EXCERPTED RECORDS START

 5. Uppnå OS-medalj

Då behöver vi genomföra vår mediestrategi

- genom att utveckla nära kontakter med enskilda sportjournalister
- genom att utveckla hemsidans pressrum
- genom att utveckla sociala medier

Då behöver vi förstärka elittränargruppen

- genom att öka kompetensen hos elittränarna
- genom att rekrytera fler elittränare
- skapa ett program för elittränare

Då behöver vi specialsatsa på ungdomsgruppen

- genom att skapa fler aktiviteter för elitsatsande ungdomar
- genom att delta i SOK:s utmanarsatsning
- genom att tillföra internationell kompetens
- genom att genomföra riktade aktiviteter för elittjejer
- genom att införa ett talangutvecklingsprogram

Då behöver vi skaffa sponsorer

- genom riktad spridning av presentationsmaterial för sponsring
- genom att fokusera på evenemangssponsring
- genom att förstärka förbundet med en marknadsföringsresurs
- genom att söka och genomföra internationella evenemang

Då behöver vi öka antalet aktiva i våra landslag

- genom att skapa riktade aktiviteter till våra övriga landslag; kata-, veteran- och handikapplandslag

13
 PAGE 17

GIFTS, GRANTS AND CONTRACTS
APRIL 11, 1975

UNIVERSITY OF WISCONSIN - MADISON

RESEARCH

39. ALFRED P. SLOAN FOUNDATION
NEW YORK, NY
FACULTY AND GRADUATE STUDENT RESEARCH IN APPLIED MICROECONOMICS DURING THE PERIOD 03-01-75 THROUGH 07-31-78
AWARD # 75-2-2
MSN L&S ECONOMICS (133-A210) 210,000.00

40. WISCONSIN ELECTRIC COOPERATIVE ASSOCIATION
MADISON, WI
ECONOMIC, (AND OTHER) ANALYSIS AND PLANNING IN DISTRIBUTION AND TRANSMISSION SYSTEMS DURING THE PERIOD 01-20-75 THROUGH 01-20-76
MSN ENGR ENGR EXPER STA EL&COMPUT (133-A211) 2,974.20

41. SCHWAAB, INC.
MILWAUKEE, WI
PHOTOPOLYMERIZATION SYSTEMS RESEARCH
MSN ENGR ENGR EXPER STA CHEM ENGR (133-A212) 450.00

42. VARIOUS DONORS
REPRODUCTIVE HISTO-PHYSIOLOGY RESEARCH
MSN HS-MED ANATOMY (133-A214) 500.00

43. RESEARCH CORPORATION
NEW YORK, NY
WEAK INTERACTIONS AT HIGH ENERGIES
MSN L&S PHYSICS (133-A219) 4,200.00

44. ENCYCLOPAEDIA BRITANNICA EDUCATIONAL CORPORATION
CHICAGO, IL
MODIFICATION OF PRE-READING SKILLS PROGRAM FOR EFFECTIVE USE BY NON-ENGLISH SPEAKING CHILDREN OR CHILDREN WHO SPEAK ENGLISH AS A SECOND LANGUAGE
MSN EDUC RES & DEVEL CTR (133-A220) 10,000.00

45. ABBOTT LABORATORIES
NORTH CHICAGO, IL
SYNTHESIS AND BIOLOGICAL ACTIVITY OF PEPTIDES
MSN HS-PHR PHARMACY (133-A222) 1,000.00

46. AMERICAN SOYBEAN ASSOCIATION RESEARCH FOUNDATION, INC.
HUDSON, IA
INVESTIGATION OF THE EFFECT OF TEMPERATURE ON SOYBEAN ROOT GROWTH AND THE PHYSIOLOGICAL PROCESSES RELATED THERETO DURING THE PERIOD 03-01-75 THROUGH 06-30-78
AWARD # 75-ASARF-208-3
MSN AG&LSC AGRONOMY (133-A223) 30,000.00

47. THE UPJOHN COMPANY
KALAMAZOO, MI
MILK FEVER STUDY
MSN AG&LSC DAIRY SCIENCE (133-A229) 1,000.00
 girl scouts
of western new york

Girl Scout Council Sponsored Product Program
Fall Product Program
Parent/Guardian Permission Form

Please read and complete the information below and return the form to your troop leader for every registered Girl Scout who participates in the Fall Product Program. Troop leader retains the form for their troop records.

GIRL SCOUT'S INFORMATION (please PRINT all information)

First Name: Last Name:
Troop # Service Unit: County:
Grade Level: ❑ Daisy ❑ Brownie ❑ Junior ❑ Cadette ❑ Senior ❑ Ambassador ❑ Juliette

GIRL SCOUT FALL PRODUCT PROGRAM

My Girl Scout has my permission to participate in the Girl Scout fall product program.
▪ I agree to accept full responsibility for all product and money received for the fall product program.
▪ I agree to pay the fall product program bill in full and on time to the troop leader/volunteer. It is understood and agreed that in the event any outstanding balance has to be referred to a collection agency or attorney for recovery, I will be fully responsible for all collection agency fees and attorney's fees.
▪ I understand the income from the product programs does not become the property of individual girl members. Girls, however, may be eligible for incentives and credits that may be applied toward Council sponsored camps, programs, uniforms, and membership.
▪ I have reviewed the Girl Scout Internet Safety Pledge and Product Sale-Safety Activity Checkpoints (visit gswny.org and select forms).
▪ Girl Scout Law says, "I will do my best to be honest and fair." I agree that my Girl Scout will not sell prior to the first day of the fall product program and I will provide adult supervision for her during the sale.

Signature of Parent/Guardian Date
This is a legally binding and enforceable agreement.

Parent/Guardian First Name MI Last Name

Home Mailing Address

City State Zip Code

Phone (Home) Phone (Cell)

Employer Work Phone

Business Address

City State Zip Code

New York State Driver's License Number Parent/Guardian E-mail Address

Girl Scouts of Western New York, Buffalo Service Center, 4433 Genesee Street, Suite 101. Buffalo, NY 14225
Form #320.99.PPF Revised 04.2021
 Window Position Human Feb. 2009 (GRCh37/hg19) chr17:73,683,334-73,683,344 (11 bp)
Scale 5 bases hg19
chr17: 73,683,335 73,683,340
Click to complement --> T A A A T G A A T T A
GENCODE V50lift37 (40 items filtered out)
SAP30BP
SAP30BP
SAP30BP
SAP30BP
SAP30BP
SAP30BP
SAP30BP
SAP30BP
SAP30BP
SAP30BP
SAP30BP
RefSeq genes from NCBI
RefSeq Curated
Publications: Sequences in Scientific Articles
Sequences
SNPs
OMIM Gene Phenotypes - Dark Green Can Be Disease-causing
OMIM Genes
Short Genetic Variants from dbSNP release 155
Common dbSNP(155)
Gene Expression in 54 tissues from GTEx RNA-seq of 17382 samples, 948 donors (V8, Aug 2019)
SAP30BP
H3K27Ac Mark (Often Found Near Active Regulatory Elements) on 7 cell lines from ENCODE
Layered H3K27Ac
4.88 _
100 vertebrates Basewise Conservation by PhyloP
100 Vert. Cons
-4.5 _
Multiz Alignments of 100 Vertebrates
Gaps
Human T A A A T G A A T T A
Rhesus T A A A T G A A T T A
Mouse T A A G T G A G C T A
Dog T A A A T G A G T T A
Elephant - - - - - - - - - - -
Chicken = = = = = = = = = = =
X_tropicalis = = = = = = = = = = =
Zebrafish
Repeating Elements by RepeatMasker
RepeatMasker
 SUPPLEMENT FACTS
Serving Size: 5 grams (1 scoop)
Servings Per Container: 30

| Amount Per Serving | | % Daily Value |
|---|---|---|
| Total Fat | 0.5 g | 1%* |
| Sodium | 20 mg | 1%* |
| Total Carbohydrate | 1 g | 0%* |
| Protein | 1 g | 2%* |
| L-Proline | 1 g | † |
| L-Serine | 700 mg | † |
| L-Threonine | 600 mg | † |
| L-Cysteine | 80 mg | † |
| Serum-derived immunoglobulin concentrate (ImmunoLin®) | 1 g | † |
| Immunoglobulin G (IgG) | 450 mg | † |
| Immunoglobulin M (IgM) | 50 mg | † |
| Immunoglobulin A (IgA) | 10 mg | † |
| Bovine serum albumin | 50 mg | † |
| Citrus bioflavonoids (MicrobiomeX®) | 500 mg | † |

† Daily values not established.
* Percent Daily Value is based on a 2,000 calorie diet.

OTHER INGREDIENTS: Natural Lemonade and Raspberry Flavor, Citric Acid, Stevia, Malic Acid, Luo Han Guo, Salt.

EXCERPTED RECORDS END

EXERCISE DESCRIPTION >> Beginning with the line that contains "100 vertebrates Basewise", return every line through the end of the data above, exactly as written.

REPLY TO THE TASK >>
100 vertebrates Basewise Conservation by PhyloP
100 Vert. Cons
-4.5 _
Multiz Alignments of 100 Vertebrates
Gaps
Human T A A A T G A A T T A
Rhesus T A A A T G A A T T A
Mouse T A A G T G A G C T A
Dog T A A A T G A G T T A
Elephant - - - - - - - - - - -
Chicken = = = = = = = = = = =
X_tropicalis = = = = = = = = = = =
Zebrafish
Repeating Elements by RepeatMasker
RepeatMasker
 SUPPLEMENT FACTS
Serving Size: 5 grams (1 scoop)
Servings Per Container: 30

| Amount Per Serving | | % Daily Value |
|---|---|---|
| Total Fat | 0.5 g | 1%* |
| Sodium | 20 mg | 1%* |
| Total Carbohydrate | 1 g | 0%* |
| Protein | 1 g | 2%* |
| L-Proline | 1 g | † |
| L-Serine | 700 mg | † |
| L-Threonine | 600 mg | † |
| L-Cysteine | 80 mg | † |
| Serum-derived immunoglobulin concentrate (ImmunoLin®) | 1 g | † |
| Immunoglobulin G (IgG) | 450 mg | † |
| Immunoglobulin M (IgM) | 50 mg | † |
| Immunoglobulin A (IgA) | 10 mg | † |
| Bovine serum albumin | 50 mg | † |
| Citrus bioflavonoids (MicrobiomeX®) | 500 mg | † |

† Daily values not established.
* Percent Daily Value is based on a 2,000 calorie diet.

OTHER INGREDIENTS: Natural Lemonade and Raspberry Flavor, Citric Acid, Stevia, Malic Acid, Luo Han Guo, Salt.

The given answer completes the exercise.